Jul. 18, 2016 11:33am Kaitlyn Schallhorn
CLEVELAND — Former House Speaker Newt Gingrich criticized former Republican presidential contenders as “sore losers” for skipping the GOP convention in Cleveland this week.
“You have a handful of people who are sort of sore losers. Jeb Bush lost, so the family doesn’t want to show up,” Gingrich told a group of reporters Monday morning following an address at a GOP breakfast.
Former Speaker of the House Newt Gingrich (R) introduces presumptive Republican presidential candidate Donald Trump during a rally in Cincinnati, Ohio. (Getty Images/John Sommers II)
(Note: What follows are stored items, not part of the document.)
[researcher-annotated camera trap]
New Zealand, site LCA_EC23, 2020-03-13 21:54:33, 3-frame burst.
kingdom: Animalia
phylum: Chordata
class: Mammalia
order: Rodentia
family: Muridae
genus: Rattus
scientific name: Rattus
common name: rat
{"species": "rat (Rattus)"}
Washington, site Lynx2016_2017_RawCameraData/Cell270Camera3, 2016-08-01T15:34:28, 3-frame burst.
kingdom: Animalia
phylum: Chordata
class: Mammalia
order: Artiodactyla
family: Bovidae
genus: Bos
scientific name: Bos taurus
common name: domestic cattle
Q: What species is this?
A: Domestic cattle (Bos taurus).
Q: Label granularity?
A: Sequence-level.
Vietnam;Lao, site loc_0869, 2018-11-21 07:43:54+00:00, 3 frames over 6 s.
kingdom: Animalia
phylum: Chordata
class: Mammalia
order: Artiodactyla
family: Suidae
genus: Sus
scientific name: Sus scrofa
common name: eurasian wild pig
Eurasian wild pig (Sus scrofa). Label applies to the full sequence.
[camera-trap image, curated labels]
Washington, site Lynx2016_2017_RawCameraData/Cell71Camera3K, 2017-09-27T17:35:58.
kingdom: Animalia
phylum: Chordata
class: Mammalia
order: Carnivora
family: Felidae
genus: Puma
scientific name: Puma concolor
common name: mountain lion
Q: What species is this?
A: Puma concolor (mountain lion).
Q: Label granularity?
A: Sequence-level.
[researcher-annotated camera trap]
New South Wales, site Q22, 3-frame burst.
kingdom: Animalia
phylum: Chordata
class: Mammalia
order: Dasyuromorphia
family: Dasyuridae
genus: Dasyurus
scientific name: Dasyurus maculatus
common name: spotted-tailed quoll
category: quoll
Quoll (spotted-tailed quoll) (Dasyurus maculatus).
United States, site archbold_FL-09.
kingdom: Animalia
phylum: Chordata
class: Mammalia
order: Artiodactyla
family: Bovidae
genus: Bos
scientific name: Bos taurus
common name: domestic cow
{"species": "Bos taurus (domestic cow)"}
Despite being passed over as presumptive Republican nominee Donald Trump’s running mate, Gingrich came out swinging against Republicans who are skipping the convention because of Trump. In an interview with ABC prior to the breakfast, Gingrich said the Bushes “are behaving childishly” and encouraged them to “get over it.”
Gingrich also criticized former New York Gov. George Pataki and Ohio Gov. John Kasich for avoiding the convention.
“It’s amazing how many of these folks that John Kasich lost,” he told reporters Monday. “It’s amazing, I’ve never seen so many bad losers. I’m not impressed.”
The former Georgia lawmaker also said that he “had a very long talk” with Trump regarding his vice presidential pick and said he was not upset about not being chosen.“I’ve never seen so many bad losers.”
“[Indiana Gov.] Mike Pence actually will do much more to unify the party than I would have done,” he said.
“He and I had talked about it at length,” Gingrich said of his talks with Trump prior to the announcement. “I knew exactly what he was going to do.”
He declined to speculate on what position he could have in Trump’s administration but contended that he will have “plenty of access.”
Gingrich also addressed national security — including the recent shootings of police officers in Dallas and Baton Rouge and as well as clubgoers in Orlando — with the New York delegation gathered at the Renaissance Hotel in downtown Cleveland early Monday morning as the 2016 convention got underway.
“The country is at stake, literally,” Gingrich said. “I believe we can lose our freedom.”